Ray Train and sharded models with Jax--possible? Desirable?

Got a case where I’m trying to help scale training of a large model that won’t fit on a single GPU to be trained with a large data set (a familiar story…). The model in this case is using Jax, so it’s not as obvious how to modify it as if it were, say, a Pytorch Lightning setup. The tutorials I see using Jax are pretty jax-heavy (using jax.distributed or create_device_mesh etc).

Is it possible or remotely desirable to try and mix this with Ray? I’ve used ray.train in a more torch-driven environment and found the interaction to be great, but it’s less clear how it can interact with Jax, and I see relatively few examples…

Hey @vputz. Did you give this a shot by any chance? I’m thinking about doing the same thing but didn’t find too much out there on how jax.distributed.initialize() launches its distributed runtime and whether this might conflict with Ray’s GCS & distributed scheduler model.

So! Yeeeesss… although we haven’t stress tested it by any means, which is probably where the devil is in the details.

What I wound up doing is taking a yet-unmerged bit of code ([Ray Air] adding the jax trainer by JiahaoYao · Pull Request #27106 · ray-project/ray · GitHub) and using pieces of it. Since it wasn’t merged and the PR isn’t necessarily clear why, I’d proceed with a little care!

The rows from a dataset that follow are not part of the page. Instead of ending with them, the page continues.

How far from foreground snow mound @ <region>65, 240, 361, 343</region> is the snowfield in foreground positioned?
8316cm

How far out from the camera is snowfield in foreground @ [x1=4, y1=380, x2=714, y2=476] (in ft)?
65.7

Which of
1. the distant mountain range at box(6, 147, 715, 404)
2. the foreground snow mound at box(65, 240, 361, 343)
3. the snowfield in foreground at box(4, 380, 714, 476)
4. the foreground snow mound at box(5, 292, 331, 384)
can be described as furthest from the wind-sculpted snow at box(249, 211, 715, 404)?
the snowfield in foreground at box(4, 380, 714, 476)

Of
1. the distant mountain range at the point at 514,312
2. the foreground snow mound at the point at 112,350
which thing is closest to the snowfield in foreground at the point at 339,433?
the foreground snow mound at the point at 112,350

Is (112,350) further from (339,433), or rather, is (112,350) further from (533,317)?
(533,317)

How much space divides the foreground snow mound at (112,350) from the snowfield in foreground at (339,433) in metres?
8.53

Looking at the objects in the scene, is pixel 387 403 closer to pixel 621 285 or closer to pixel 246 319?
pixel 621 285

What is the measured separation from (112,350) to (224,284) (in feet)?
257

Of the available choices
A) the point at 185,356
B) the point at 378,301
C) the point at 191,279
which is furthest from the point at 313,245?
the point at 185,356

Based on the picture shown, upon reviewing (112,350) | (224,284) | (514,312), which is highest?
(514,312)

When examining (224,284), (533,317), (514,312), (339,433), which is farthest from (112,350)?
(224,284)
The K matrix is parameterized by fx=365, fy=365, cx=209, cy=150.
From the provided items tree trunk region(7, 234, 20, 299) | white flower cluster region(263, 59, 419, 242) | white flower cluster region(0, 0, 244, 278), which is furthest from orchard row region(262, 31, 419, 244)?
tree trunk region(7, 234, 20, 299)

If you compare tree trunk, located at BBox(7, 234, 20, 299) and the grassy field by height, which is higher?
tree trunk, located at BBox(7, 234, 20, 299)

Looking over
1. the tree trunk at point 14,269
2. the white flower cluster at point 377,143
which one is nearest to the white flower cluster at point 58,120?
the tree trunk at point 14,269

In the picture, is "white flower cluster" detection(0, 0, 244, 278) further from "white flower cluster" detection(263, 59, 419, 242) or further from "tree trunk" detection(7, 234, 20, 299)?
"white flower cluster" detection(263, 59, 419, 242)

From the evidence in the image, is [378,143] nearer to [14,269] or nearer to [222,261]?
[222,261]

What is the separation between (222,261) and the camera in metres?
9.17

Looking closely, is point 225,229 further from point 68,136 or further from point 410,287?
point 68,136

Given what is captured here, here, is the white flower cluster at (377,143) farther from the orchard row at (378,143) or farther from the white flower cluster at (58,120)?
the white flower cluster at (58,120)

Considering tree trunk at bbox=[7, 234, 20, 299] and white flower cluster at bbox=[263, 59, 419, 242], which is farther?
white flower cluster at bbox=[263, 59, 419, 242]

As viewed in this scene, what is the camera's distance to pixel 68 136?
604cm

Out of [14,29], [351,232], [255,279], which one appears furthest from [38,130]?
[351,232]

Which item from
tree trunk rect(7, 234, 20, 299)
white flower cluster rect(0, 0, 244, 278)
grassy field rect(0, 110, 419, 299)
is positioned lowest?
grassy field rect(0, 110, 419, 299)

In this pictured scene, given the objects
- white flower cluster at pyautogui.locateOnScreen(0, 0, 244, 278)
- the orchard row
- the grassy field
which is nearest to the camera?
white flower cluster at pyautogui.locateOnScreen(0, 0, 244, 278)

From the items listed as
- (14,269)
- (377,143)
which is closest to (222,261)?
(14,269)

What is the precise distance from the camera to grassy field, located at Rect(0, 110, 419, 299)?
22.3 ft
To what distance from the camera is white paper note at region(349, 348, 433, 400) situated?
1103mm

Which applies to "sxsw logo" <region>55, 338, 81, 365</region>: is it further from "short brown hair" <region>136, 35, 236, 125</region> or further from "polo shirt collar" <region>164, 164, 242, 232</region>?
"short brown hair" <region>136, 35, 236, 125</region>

I can’t share what we did for contractual reasons, but basically it’s very close to that PR; look at the python/ray/train/jax/config.py file with the JaxConfig class, the setup_jax_gpu_environment call (which basically gets the master address, num_workers, etc and calls jax.distributed.initialize(), and the _JaxBackend classes (we’re just using GPUs so the TPU stuff in there I just cut out). The python/ray/train/jax/jax_trainer.py file has a JaxTrainer which then handles the data parallel training should you choose. I was able to replicate his MNIST-style training example using Ray Data and it ran to completion and got the same results as single-GPU training once batch sizes etc were tweaked.

So … yes with caveats. This didn’t do anything cosmic at all; basically Ray just sets up the workers and launches them, and then jax.distributed.initialize connects them and you can do the work with things like jax’s pmap to average out gradients (for data distributed parallel training using optax as opposed to ensembles or whatnot)

    ...
    grads = jax.grad(loss)(state.params, batch)
    grads = dict_mean(grads)
    ...

to average the gradients, where dict_mean is something like

    leaves, treedef = jax.tree_util.tree_flatten(d)
    new_leaves = [
        jax.pmap(lambda x: jax.lax.pmean(x, axis_name='i'), axis
            jax.pmap(lambda x: jax.lax.pmean(x, axis_name='i')(jax.numpy.expand_dims(leaf,0))[0]
            for leaf in leaves
        ]
        return jax.tree_util.tree_unflatten(treedef, new_leaves)

…or something along those lines depending on your training needs. We haven’t gotten as far as using it in practice and I’m not sure we will for a while, but in principle it worked–again, this relies mostly on Ray just to do the coordination and once you get jax.distributed.initialize() working it’s on you to get the training going the way you want it.

…and of course with mnist it’s hilariously slower to do it that way because it’s a toy problem, and the feedback loop with Ray on a cluster makes debugging tedious, particularly with jax and multi-node work.

But it DID seem to work; it’s not clear why that wasn’t merged and I hope something official IS merged at some point, but the basics worked for what we were doing. I’m looking forward to using it for something more serious; right now the only ray/jax stuff we’ve used even at small non-demo scale is some embarassingly parallel stuff where it’s just individual nodes not communicating.